#### TEXTE EXTRAIT:
────

Chacun de nous sait bien pourtant qu’il ne maîtrise presque rien de sa condition personnelle : pas seulement les affects sanitaires, mais aussi, pour ne citer qu’elle, sa mort. En passant par sa fécondité, sa vie professionnelle, ses rencontres… Certes, nous disposons de moyens personnels (culture, apprentissages, finances…) et d’évolutions techniques qui vont nous permettre de modifier, voire d’améliorer notre condition, et celle de nos frères et sœurs en humanité : il faut s’en réjouir et y travailler de toutes nos forces, mais notre condition humaine restera fondamentalement ce qu’elle fut à son origine, finie, et donc limitée et fragile.

Et c’est cette finitude qu’il nous est si difficile d’accepter. Et qui explique que nous écartions de nos vues et de nos chemins tant et tant de nos semblables parce qu’ils nous mettent face à cette condition : malades et handicapés, personnes âgées, sans domicile fixe etc. La société de consommation le sait, et elle nous propose mille moyens, rien d’autre en fait que des dérivatifs, pour nous faire oublier cette condition Incontournable.

────

#### DONNÉES FOURNIES:
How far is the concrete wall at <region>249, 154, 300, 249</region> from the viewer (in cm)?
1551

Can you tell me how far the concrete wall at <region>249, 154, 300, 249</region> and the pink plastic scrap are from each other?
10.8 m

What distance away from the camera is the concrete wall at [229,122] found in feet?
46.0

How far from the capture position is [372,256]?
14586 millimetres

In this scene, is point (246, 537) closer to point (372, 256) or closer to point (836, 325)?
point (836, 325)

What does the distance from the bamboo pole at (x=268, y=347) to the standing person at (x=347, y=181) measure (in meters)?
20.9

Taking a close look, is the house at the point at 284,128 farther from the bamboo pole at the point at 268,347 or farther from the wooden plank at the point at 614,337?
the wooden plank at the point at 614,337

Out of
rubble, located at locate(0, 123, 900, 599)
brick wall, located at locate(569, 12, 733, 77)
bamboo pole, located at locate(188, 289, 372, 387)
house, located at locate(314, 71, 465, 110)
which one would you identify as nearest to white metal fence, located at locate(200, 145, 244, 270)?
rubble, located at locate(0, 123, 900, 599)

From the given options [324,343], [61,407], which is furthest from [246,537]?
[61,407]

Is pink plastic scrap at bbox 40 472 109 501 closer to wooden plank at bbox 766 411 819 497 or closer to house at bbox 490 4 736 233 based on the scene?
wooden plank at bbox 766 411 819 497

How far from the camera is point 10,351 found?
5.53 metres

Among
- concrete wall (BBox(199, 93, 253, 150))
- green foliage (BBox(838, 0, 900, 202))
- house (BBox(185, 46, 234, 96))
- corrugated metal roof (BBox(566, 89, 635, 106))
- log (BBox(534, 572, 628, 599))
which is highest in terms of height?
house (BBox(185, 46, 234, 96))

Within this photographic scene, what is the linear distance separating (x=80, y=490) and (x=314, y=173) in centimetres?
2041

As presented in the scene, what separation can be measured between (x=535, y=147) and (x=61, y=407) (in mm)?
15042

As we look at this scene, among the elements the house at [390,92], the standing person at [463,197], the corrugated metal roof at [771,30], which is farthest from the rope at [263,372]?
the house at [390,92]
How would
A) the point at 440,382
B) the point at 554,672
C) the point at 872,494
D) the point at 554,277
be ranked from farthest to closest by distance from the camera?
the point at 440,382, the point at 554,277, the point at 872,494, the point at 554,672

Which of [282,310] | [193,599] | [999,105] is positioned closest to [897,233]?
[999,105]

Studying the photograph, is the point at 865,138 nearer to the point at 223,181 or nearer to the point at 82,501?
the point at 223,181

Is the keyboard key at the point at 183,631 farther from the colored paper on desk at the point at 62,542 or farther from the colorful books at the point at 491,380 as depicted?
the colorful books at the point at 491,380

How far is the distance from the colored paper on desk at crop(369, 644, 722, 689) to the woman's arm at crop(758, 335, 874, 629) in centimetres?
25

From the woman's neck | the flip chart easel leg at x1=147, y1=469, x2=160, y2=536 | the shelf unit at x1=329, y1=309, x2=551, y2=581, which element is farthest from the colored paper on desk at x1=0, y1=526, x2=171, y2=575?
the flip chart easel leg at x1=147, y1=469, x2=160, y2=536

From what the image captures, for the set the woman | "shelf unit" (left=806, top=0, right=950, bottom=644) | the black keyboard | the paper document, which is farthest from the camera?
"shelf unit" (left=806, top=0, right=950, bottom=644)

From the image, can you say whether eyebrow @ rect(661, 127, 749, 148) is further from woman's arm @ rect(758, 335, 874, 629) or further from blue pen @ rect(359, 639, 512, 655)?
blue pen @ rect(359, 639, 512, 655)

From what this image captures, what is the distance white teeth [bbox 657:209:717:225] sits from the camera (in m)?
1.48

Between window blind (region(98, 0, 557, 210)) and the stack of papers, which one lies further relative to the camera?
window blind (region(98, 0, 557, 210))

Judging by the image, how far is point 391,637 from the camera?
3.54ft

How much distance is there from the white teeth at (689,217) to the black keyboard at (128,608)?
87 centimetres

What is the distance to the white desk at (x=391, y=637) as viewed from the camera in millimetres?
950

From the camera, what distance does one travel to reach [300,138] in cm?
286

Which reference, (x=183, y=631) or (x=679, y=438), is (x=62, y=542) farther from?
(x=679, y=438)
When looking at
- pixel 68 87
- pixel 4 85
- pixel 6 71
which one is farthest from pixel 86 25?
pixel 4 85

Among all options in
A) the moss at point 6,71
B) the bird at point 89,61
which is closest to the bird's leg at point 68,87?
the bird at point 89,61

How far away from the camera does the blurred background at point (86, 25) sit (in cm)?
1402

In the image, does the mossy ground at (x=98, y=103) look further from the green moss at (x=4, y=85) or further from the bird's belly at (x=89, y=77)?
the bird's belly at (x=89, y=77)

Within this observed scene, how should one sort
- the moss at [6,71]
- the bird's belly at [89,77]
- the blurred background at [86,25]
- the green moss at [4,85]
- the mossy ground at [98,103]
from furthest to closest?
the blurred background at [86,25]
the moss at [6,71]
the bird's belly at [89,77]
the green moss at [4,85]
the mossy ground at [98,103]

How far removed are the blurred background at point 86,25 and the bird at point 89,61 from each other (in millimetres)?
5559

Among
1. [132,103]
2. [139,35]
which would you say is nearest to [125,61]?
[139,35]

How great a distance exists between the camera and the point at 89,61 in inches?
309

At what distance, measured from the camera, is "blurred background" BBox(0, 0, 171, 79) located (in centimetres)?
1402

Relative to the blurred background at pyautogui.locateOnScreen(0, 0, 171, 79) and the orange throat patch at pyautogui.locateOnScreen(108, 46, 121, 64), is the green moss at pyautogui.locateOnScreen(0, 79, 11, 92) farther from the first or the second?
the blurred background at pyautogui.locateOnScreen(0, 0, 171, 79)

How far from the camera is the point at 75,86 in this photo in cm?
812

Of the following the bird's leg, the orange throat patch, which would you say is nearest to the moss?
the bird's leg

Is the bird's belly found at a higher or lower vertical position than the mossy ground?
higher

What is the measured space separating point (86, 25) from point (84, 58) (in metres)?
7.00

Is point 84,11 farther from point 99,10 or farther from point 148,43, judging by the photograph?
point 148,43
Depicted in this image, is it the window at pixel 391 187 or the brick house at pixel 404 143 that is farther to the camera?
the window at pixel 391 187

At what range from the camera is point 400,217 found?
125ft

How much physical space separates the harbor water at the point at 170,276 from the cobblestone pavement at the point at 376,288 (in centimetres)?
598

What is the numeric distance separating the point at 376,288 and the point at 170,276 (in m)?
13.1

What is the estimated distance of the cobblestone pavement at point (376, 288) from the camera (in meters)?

────

#### TRAVAIL À EFFECTUER:
1: D'après le texte sur la condition humaine, quels termes qualifient cette condition telle qu'elle fut à son origine ?
2: Reprenez le texte sur la condition humaine à la suite de sa dernière phrase.

#### RÉPONSES PAR CONSIGNE:
1: Finie, et donc limitée et fragile.

2:
Pour le chrétien, attaché à la parole de Dieu dans la Bible, et surtout à la personne de Jésus, dont il sait qu’elle lui montre le chemin (« Je suis le chemin, la vérité, la vie », Jn 14,6), la reconnaissance de cette condition est au contraire salutaire. Elle manifeste que l’homme est une création inachevée, qu’il a besoin de Dieu et des autres créatures pour la mener à sa plénitude. Et voici que même la défaillance du péché, assumée dans la pénitence, devient pour ce chrétien une occasion de salut : « Heureuse faute qui nous a valu un tel Rédempteur » (chant de l’Exultet, au cours de la vigile pascale).

La retraite des Bien-Aimés

Saint Paul, qui souhaitait être débarrassé d’une « infirmité » dont nous ne connaissons pas la vraie nature, a reçu ce message du Seigneur, valable encore pour chacun de nous : « ma force se déploie dans la faiblesse » (2 Co 12,9). La dixième « retraite des Bien-Aimés de Dieu« , destinée aux porteurs de trisomie 21 et à leurs familles, et qui s’est tenue à la Sainte Baume du 11 au 16 juillet, l’a montré une fois de plus : la faiblesse, la fragilité, le handicap, la misère ne sont pas des tares contagieuses, qui justifieraient la mise à l’écart de ceux qui les portent, au contraire, il s’agit de ces lieux privilégiés où se rencontre la bienveillance divine.

Et bien qu’il s’agisse d’une réalité différente, c’est aussi le cas du péché, qui « nous colle à la peau » et qui concerne chacun de nous : être pécheur ne justifie aucune exclusion, aussi grand ce péché soit-il. Voilà pourquoi Jésus n’hésite pas à venir à la rencontre des pécheurs, quels qu’ils soient, en balayant les préjugés de son temps : « Le Fils de l’homme est venu, mangeant et buvant, et vous dites : Voilà un glouton et un ivrogne, un ami des publicains et des pécheurs ! » (Lc 7,34 // Mt 11,19).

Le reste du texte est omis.